# [Task item]
Treat the line containing "phylum: Chordata" as the first line and the final line of the material below as the last; reproduce that range exactly.
_____
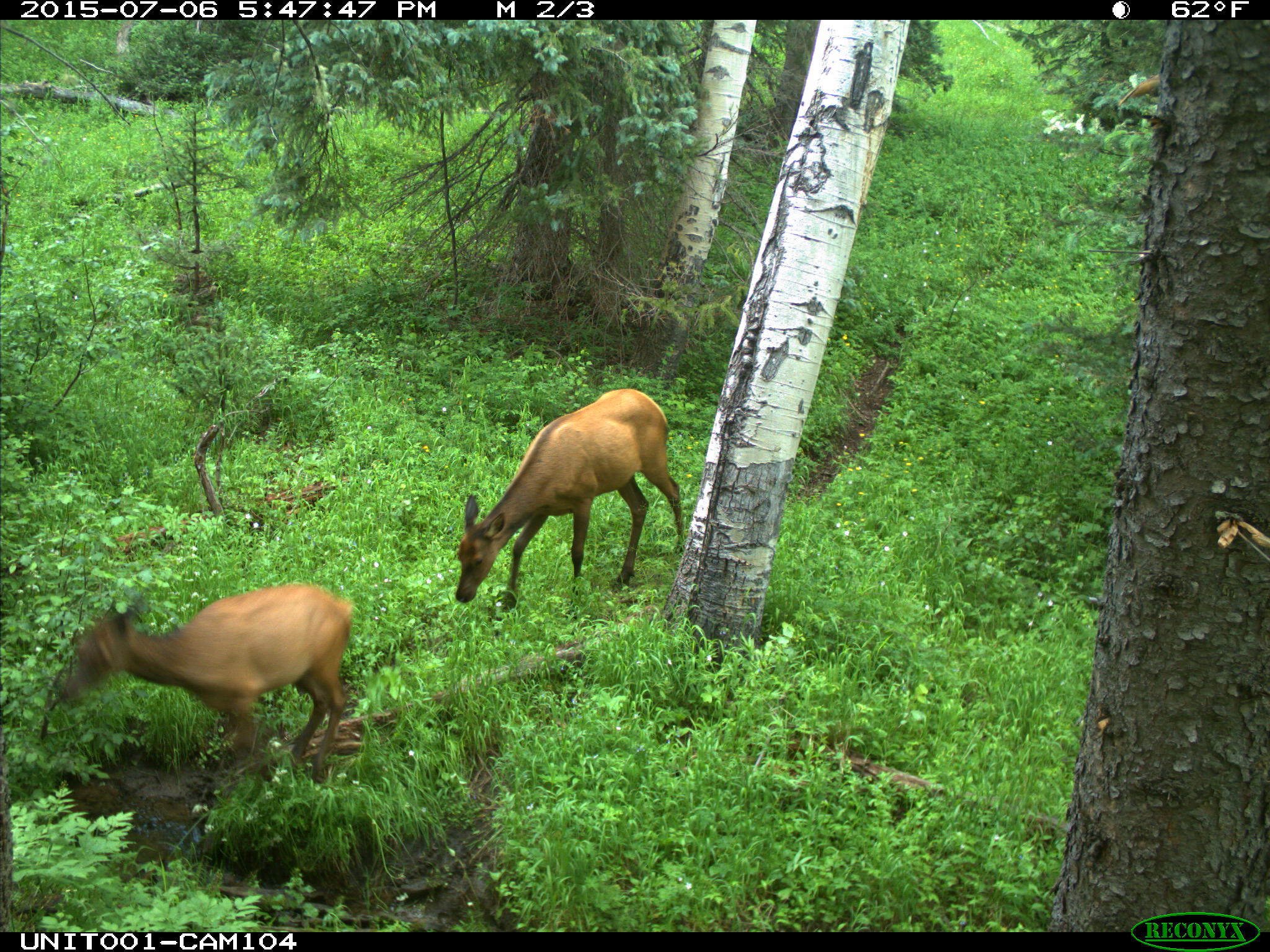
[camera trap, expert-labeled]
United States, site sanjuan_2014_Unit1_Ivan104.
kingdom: Animalia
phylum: Chordata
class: Mammalia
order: Artiodactyla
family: Cervidae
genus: Cervus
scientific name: Cervus elaphus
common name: red deer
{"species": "Cervus elaphus (red deer)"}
_____
# [Completed task]
phylum: Chordata
class: Mammalia
order: Artiodactyla
family: Cervidae
genus: Cervus
scientific name: Cervus elaphus
common name: red deer
{"species": "Cervus elaphus (red deer)"}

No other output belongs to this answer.